Hillary Clinton knows that her base is pro-gun control. You can tell she knows this because the fact that her competitor for the Democratic nomination isn’t as dogmatic about guns as she is has helped focus her attacks on him over the issue. Now the NRA seems to be helping Ms. Clinton sharpen her claws since the gun lobbyist released a statement, essentially praising Bernie for his belief that gun manufacturers shouldn’t be liable for crimes committed with guns they make.
For the life of me, I can’t figure out why Clinton — or any other rational adult — thinks Bernie is wrong.
I get it; guns are not candy. And I have dispensed with God knows how many hours of my of my life writing Christ only knows how many tens of thousands of words in support of gun control measures. So I’m someone who would be willingly identified as pro-gun control and even I think it’s a bridge too far to write legislation that punishes companies for a crime someone else committed using one of their products; even gun manufacturers.
Oh, and the NRA? The NRA is trolling. Don’t feed the troll.
Maybe it’s because I’ve never viewed gun manufacturers as “evil,” or maybe it’s because of something else, but to me the fact that they build and sell guns doesn’t mean we should open this line of litigation up, at least not under normal circumstances. No doubt that they shouldn’t be allowed to stymie research on gun violence and should work with us to make their products safer, but show me a case where a gun company willingly sold guns to under-aged kids who went and shot up a mall or their school and I’ll say you should sue that gun manufacturer, not just any manufacturer of a gun that happened to be used in a crime.
But, and believe me, I know the irony in this question, would we hold a car manufacturer liable in the same way?
If someone inappropriately used their car to mow down a boardwalk full of tourists, would we let someone sue Buick if it was a Skylark that they were driving? Or would we punish the person who broke the law and killed people? See, this is where people who argue against any forms of gun control gain traction with the public, when otherwise sensible people start losing their damn minds just because a gun is involved.
No one in their right mind thinks that guns are regulated enough; not in a country of 330 million people that has more guns than that in it anyway. Someone who tells you it’s hard to get a gun in this country is lying through their teeth. This issue is whether or not the mainstream “Democratic Party” thought is too far to the authoritarian side, and for my money, if the mainstream agrees with Mrs. Clinton, then it absolutely is.
I don’t think a pencil maker should be held liable if someone over-sharpens their product and stabs someone’s eyeball out with it. I don’t think it’s right to sue a butcher because someone poisoned some of their beef and fed it to their boss and killed him. Of course guns are intended to be used to kill, but the same basic principle applies — you can’t punish someone for a crime they didn’t commit. And selling a fully-lawful product isn’t a crime, no matter how much we all want that product better regulated.

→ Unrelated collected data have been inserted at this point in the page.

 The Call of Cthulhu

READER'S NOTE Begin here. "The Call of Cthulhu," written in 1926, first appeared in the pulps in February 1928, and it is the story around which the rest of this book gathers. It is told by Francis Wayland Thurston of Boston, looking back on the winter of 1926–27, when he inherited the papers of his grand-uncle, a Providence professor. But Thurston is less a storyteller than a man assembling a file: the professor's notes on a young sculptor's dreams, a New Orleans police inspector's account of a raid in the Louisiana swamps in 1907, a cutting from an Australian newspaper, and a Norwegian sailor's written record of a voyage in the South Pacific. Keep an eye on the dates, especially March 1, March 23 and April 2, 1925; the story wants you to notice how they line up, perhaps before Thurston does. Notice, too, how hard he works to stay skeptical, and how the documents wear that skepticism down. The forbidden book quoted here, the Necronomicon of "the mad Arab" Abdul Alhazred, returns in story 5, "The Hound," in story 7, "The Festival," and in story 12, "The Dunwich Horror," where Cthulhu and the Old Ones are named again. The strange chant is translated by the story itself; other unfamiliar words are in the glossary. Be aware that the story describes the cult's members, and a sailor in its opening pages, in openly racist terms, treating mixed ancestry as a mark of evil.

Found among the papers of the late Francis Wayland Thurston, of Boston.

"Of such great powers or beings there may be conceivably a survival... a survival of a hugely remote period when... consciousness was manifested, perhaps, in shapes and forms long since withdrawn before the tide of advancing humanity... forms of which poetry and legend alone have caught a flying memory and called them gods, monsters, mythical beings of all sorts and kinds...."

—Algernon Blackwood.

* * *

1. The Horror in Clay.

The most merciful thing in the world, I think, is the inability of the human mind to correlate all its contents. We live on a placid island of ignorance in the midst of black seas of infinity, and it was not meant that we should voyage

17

If those who want this country to be more logical with guns aren’t careful they can tiptoe into Radical Town themselves. There’s about a Grand Canyon’s worth of difference between regulating how, when, and to whom one can sell a deadly weapon and holding the manufacturer of said deadly weapon legally responsible for something done with that deadly weapon. Until we decide as a society we don’t have a right to self-defense, weapons manufacturers will exist legally. That means they deserve the same protection as any company.
So yeah, you can’t sue a dildo manufacturer when you shove their product too far up a sunshine-free orifice and you can’t sue a gun manufacturer when someone uses their product in a way they didn’t intend it to be used.
It’s a gray, murky area of gun regulation to be sure. But it’s one in which proponents of tougher gun laws need to find reality and latch-on tight. If they do, they can prove to gun rights advocates that they can be trusted to be reasonable. Being reasonable tends to open doors. That seems like a good way to like, find better solutions to problems…but who the shit wants that, right?